Identification of a minimal peptide derived from heptad repeat (HR) 2 of spike protein of SARS-CoV and combination of HR1-derived peptides as fusion inhibitors.

Liu IJ, Kao CL, Hsieh SC, Wey MT, Kan LS, Wang WK.

Citation

Liu IJ, Kao CL, Hsieh SC, Wey MT, Kan LS, Wang WK. (2009) Identification of a minimal peptide derived from heptad repeat (HR) 2 of spike protein of SARS-CoV and combination of HR1-derived peptides as fusion inhibitors. Antiviral Research 81(1):82-87.

Abstract

The heptad repeats (HR1 and HR2) of the spike protein of SARS-CoV are highly conserved regions forming a critical 6-helix bundle during the fusion step of virus entry and are attractive targets of entry inhibitors.
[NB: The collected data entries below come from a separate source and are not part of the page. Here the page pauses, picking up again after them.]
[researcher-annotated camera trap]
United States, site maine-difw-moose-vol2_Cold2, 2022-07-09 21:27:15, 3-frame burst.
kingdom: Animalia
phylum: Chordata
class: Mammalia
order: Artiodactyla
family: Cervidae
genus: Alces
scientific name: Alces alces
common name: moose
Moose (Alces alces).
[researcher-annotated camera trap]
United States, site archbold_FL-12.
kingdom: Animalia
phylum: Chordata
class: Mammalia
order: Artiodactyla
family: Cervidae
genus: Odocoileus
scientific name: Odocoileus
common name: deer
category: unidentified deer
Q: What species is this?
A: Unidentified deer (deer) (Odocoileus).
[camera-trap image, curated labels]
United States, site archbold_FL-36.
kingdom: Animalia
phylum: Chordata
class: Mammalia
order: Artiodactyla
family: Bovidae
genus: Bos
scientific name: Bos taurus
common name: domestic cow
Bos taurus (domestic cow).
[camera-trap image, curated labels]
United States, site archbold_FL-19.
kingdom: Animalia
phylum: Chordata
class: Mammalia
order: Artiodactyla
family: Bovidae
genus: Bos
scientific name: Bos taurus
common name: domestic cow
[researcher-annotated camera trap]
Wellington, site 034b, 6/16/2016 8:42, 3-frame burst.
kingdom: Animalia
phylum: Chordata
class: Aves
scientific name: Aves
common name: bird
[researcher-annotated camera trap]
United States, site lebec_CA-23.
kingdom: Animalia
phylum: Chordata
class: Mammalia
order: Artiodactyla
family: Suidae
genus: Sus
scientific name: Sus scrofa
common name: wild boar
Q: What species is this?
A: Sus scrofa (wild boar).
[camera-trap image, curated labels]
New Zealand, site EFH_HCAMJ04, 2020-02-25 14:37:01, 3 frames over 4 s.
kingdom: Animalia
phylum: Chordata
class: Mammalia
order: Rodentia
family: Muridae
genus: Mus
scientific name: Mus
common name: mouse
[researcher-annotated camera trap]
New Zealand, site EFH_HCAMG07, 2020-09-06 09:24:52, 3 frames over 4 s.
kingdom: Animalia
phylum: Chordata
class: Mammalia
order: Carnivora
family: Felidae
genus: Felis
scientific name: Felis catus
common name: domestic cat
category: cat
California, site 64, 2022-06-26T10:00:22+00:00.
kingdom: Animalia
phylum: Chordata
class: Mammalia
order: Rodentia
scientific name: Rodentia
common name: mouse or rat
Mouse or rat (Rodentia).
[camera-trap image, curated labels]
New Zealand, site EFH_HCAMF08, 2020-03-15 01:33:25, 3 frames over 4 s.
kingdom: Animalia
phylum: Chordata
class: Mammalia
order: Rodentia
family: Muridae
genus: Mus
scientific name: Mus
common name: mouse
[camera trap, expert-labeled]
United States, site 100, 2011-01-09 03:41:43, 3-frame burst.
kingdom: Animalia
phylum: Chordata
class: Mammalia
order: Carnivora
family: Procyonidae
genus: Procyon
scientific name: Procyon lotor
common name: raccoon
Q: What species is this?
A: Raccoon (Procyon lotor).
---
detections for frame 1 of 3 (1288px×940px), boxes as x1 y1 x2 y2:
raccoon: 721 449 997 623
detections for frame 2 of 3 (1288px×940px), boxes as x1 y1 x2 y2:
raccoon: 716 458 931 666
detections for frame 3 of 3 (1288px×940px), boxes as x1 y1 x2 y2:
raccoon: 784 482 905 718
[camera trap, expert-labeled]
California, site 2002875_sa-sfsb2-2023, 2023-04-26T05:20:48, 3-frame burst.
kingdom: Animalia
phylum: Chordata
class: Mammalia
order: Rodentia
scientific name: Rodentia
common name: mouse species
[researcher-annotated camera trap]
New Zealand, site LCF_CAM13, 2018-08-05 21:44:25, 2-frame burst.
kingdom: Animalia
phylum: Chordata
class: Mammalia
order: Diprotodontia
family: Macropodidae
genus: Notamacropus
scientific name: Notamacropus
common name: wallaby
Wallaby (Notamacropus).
In this study, we report that a minimal HR2 peptide, P6 of 23-mer, can block the fusion of SARS-CoV with an IC(50) of 1.04+/-0.22 microM. This finding supports the structural prediction of the deep groove of HR1 trimer as a target for fusion inhibitors, and suggests P6 as a potential lead peptide for future drug development. Moreover, combination of an HR-1 peptide, N46, and its mutated version, N46eg, shows synergistic inhibition with an IC(50) of 1.39+/-0.05 microM and combination index of 0.75+/-0.15, suggesting a common strategy to achieve promising inhibition by HR1 peptide for other class I envelope viruses.